## What you will do
Go through the records and give each one again exactly, omitting the images.

(Captioned web image data)
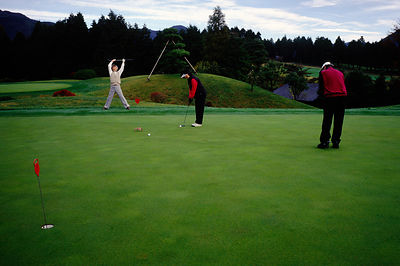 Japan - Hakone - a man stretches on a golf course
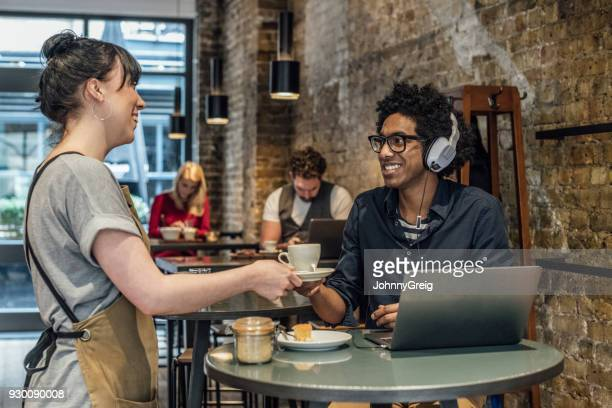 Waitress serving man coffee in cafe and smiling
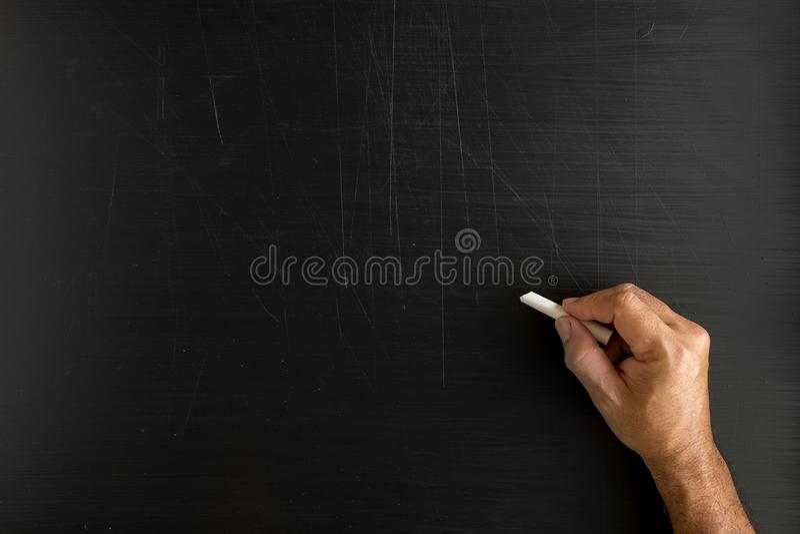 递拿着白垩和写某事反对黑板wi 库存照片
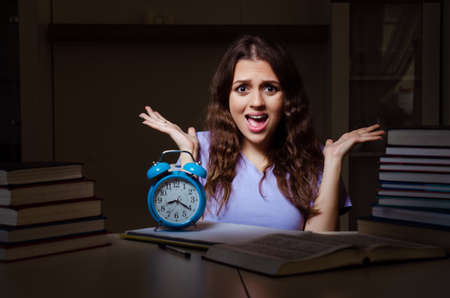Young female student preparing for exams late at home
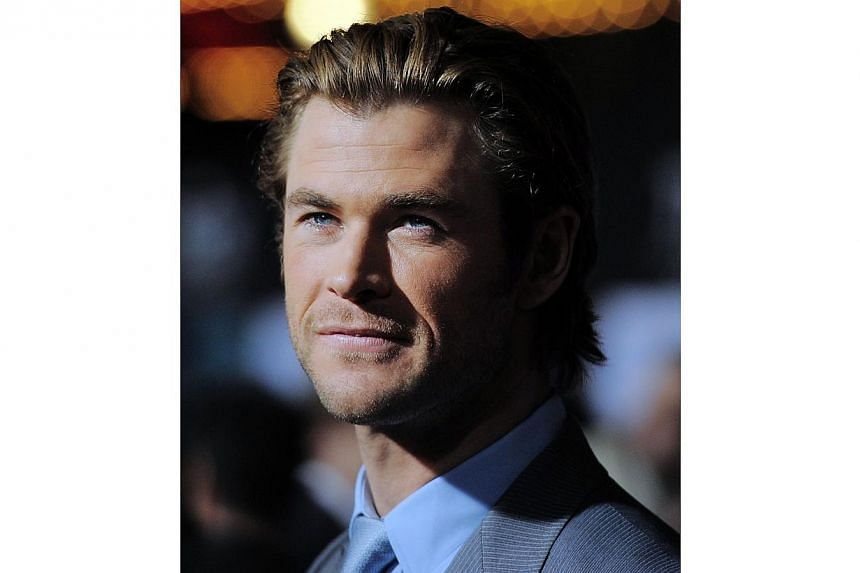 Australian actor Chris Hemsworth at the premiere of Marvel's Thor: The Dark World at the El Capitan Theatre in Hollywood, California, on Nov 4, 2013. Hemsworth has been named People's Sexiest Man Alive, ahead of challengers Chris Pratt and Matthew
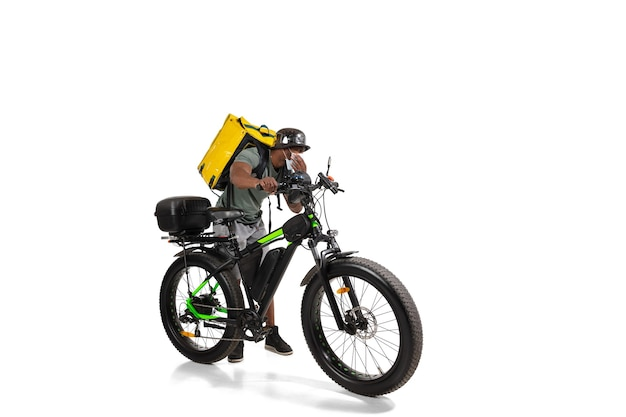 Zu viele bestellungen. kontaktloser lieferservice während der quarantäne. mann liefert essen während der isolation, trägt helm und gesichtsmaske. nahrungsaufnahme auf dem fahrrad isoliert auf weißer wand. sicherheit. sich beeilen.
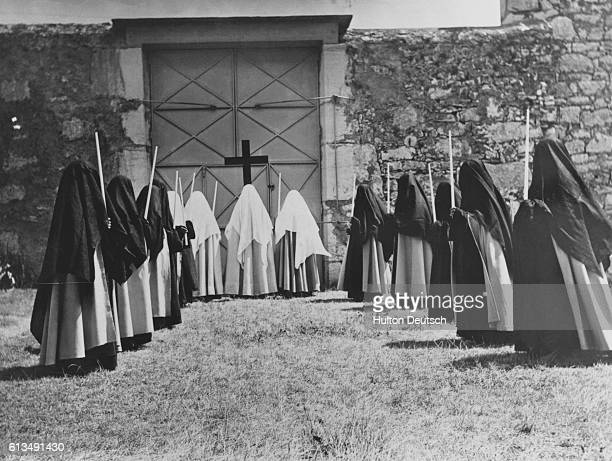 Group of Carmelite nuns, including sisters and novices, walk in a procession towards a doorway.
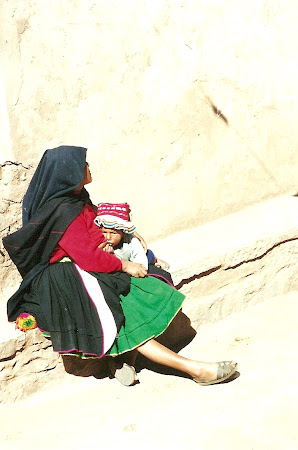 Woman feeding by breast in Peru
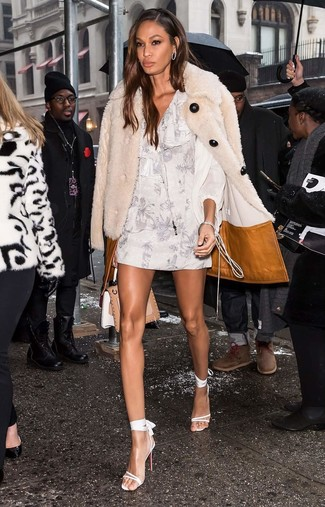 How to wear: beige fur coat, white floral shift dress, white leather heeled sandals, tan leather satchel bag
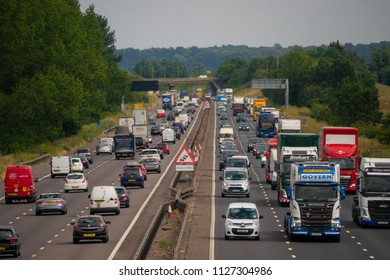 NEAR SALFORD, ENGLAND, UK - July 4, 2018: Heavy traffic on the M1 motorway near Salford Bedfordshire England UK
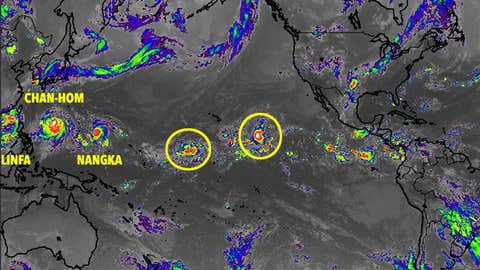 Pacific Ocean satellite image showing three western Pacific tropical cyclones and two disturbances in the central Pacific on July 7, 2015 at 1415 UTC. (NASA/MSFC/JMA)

## Answer box
 Japan - Hakone - a man stretches on a golf course
 Waitress serving man coffee in cafe and smiling
 递拿着白垩和写某事反对黑板wi 库存照片
Young female student preparing for exams late at home
 Australian actor Chris Hemsworth at the premiere of Marvel's Thor: The Dark World at the El Capitan Theatre in Hollywood, California, on Nov 4, 2013. Hemsworth has been named People's Sexiest Man Alive, ahead of challengers Chris Pratt and Matthew
 Zu viele bestellungen. kontaktloser lieferservice während der quarantäne. mann liefert essen während der isolation, trägt helm und gesichtsmaske. nahrungsaufnahme auf dem fahrrad isoliert auf weißer wand. sicherheit. sich beeilen.
 Group of Carmelite nuns, including sisters and novices, walk in a procession towards a doorway.
 Woman feeding by breast in Peru
 How to wear: beige fur coat, white floral shift dress, white leather heeled sandals, tan leather satchel bag
 NEAR SALFORD, ENGLAND, UK - July 4, 2018: Heavy traffic on the M1 motorway near Salford Bedfordshire England UK
 Pacific Ocean satellite image showing three western Pacific tropical cyclones and two disturbances in the central Pacific on July 7, 2015 at 1415 UTC. (NASA/MSFC/JMA)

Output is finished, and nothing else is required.